Читаем без скачивания На сопках Маньчжурии - Михаил Толкач
Шрифт:
Интервал:
Закладка:
Ягупкин сознавал, что рискует, посылая прихрамывающего Скопцева в маршрутную разведку. Казака могут опознать запросто! И привлекательность немалая: знает местность, глухую тайгу, прибайкальские нравы. «Рекомендовал Скопцева обоснованно!» — Никита Поликарпович ещё и ещё раз прикидывал в уме своё представление Шепунову и Тачибана. И вновь в памяти вспыхивала сцена разговора у Тачибана: японец обнаглел до того, что решился отправить его, сотника, как рядового, как нижнего чина, в разведку!.. И хвалил себя за успешное отражение атаки зарвавшегося желтолицего самурая!
— Проходи, казак! — Ягупкин привстал за столиком. — Хочешь кваску?
— От кваса меня мутит! — Скопцев пересёк зальцо, заметно припадая на правую ногу. В бою под Селенгинском слетел с подбитого коня на полном скаку — повредил ступню. Жилы срослись и кость вроде стала на место — ходить не мешает, но хромота пометила до края жизни.
— Чего щёки провалились? — Ягупкин пристально рассматривал казака в хилом свете.
Скопцев скривил губы в ухмылке:
— Милашка замордовала!
— Кобели-на! Вот накажу отсылкой, куда и волк не ходит!
— Завсегда рад, ваше благородие! — Платон Артамонович уставил на сотника спрашивающий взгляд.
Никита Поликарпович причесал свои чёрные волосы, долил в кружку квасу из графина.

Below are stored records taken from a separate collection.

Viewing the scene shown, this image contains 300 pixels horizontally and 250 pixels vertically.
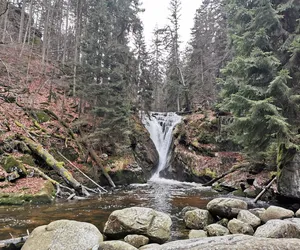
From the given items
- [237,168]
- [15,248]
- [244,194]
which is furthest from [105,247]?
[237,168]

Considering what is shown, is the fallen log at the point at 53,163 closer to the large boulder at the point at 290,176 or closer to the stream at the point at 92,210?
the stream at the point at 92,210

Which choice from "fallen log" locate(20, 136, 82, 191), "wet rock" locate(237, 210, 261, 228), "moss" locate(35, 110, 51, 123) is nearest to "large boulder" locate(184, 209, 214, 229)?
"wet rock" locate(237, 210, 261, 228)

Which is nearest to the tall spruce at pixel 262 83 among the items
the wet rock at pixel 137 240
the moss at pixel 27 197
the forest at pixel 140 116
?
the forest at pixel 140 116

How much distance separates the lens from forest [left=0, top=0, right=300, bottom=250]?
9844mm

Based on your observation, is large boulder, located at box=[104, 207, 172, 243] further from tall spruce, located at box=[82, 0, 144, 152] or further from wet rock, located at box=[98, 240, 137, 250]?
tall spruce, located at box=[82, 0, 144, 152]

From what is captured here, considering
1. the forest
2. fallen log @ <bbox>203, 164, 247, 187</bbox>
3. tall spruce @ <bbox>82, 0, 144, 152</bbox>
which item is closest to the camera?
the forest

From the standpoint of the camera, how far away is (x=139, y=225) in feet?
19.7

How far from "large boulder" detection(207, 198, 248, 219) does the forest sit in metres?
0.16

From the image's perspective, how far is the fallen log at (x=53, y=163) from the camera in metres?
11.7

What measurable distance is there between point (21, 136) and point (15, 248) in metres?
8.43

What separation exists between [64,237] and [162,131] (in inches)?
776

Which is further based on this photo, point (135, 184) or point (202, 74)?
point (202, 74)

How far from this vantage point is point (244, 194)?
39.3ft

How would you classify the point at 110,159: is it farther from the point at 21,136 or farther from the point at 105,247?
the point at 105,247
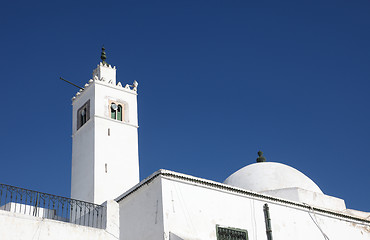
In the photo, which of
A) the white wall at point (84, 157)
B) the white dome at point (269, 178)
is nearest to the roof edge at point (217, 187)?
the white dome at point (269, 178)

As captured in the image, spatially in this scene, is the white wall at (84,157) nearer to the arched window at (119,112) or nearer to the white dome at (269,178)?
the arched window at (119,112)

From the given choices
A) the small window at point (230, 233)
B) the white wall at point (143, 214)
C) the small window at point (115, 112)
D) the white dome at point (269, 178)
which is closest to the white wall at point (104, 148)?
the small window at point (115, 112)

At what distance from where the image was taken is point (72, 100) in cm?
2461

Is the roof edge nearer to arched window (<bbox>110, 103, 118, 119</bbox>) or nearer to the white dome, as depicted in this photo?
the white dome

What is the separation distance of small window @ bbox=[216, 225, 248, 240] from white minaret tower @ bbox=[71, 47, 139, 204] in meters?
7.45

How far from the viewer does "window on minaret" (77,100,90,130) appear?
22609mm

— Если прогуляться к большевикам?
Платон Артамонович, кинув ногу на ногу, поинтересовался:
— Далеко?
— Загадывать трудно. Есть слушок, красные перебрасывают части от границы вглубь Бурятии. Учесть бы, а?
— Ваши деньги — мои ноги, уши и глаза!
— По наводке, возле твоей деревни появились солдаты с чёрными кантами. Чего они там забыли?
— За риск многонько запрошу.
— Пироги ещё в квашне, а у тебя уж слюни текут!
— Когда?
— Скажу! А пока — рот на клямку! Наказание меньше смерти у нас не бывает!
— Само собой, ваше благородие! — Скопцев представил себе путь на ту сторону. Пугался он не пограничной полосы. Большевики повернули на свой лад людей. Даже в разговоре можно засветить себя. Тамошние русские судят обо всем заинтересованно, будто бы весь мир им подвластен и они за него в ответе. В прошлую «ходку» он заночевал в таёжной деревне. Собрались в избу мужики, калякают. Ну, какое им дело было до Испании?! Да и где такая страна? У чертей на куличках! Нет же, колхозники переживали так, словно соседский дом горит и пожар грозит перекинуться на их усадьбу.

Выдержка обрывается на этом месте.